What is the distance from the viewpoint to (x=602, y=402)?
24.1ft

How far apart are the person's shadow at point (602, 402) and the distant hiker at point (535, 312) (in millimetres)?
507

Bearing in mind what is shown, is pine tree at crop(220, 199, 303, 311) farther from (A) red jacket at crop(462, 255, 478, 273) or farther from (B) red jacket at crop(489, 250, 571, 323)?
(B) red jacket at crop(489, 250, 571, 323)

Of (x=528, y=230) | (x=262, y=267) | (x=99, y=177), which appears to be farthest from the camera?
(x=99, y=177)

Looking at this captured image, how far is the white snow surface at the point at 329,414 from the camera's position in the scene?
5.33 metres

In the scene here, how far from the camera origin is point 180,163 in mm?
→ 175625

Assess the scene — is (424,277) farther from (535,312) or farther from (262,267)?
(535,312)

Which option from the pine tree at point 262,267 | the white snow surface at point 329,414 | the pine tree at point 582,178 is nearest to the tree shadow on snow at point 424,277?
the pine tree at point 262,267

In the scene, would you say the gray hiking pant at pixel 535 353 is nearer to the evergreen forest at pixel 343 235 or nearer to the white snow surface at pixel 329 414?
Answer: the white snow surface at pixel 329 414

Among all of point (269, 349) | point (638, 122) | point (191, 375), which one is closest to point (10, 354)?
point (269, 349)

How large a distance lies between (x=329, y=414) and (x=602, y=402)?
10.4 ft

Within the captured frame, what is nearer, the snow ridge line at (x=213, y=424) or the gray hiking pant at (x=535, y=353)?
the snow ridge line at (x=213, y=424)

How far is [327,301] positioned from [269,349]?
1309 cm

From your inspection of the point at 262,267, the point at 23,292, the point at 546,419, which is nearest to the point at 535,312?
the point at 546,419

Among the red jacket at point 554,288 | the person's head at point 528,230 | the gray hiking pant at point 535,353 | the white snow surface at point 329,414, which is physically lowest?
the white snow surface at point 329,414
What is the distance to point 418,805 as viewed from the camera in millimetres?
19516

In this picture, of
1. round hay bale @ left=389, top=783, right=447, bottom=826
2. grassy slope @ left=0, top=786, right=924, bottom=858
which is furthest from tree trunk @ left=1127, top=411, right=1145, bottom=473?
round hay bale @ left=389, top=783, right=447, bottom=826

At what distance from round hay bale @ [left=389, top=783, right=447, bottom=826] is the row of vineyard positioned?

- [EXERCISE AIM] Can you output all of the lines above, word for word?

- [FINISHED ANSWER]
What is the distance from the viewpoint to (x=602, y=402)?
24.1ft

How far apart are the person's shadow at point (602, 402) and the distant hiker at point (535, 312) (in millimetres)?
507

Bearing in mind what is shown, is pine tree at crop(220, 199, 303, 311) farther from (A) red jacket at crop(462, 255, 478, 273) or farther from (B) red jacket at crop(489, 250, 571, 323)?
(B) red jacket at crop(489, 250, 571, 323)

Of (x=528, y=230) | (x=262, y=267) | (x=99, y=177), which appears to be farthest from the camera?
(x=99, y=177)

Looking at this captured image, how far is the white snow surface at the point at 329,414 from the camera's position in the scene?
5.33 metres

In the scene here, how far from the camera origin is point 180,163 in mm?
→ 175625

Assess the scene — is (424,277) farther from (535,312) or farther from (262,267)?
(535,312)

Which option from the pine tree at point 262,267 | the white snow surface at point 329,414 | the pine tree at point 582,178 is nearest to the tree shadow on snow at point 424,277?
the pine tree at point 262,267

In the scene, would you say the gray hiking pant at pixel 535 353 is nearer to the evergreen forest at pixel 343 235 or nearer to the white snow surface at pixel 329 414?
Answer: the white snow surface at pixel 329 414

Among all of point (269, 349) | point (638, 122) | point (191, 375), which one is closest to point (10, 354)?
point (269, 349)

How large a distance lies between (x=329, y=414) and (x=602, y=402)?
10.4 ft

Within the captured frame, what is nearer, the snow ridge line at (x=213, y=424) or the gray hiking pant at (x=535, y=353)?
the snow ridge line at (x=213, y=424)

How far is [327,301] positioned from [269,349]?
1309 cm

From your inspection of the point at 262,267, the point at 23,292, the point at 546,419, which is nearest to the point at 535,312?
the point at 546,419

Among the red jacket at point 554,288 | the person's head at point 528,230 | the gray hiking pant at point 535,353 | the white snow surface at point 329,414, which is physically lowest?
the white snow surface at point 329,414
What is the distance to point 418,805 as viewed from the camera in millimetres?
19516

In this picture, of
1. round hay bale @ left=389, top=783, right=447, bottom=826
2. grassy slope @ left=0, top=786, right=924, bottom=858
which is furthest from tree trunk @ left=1127, top=411, right=1145, bottom=473?
round hay bale @ left=389, top=783, right=447, bottom=826

At what distance from round hay bale @ [left=389, top=783, right=447, bottom=826] is the row of vineyard positioned?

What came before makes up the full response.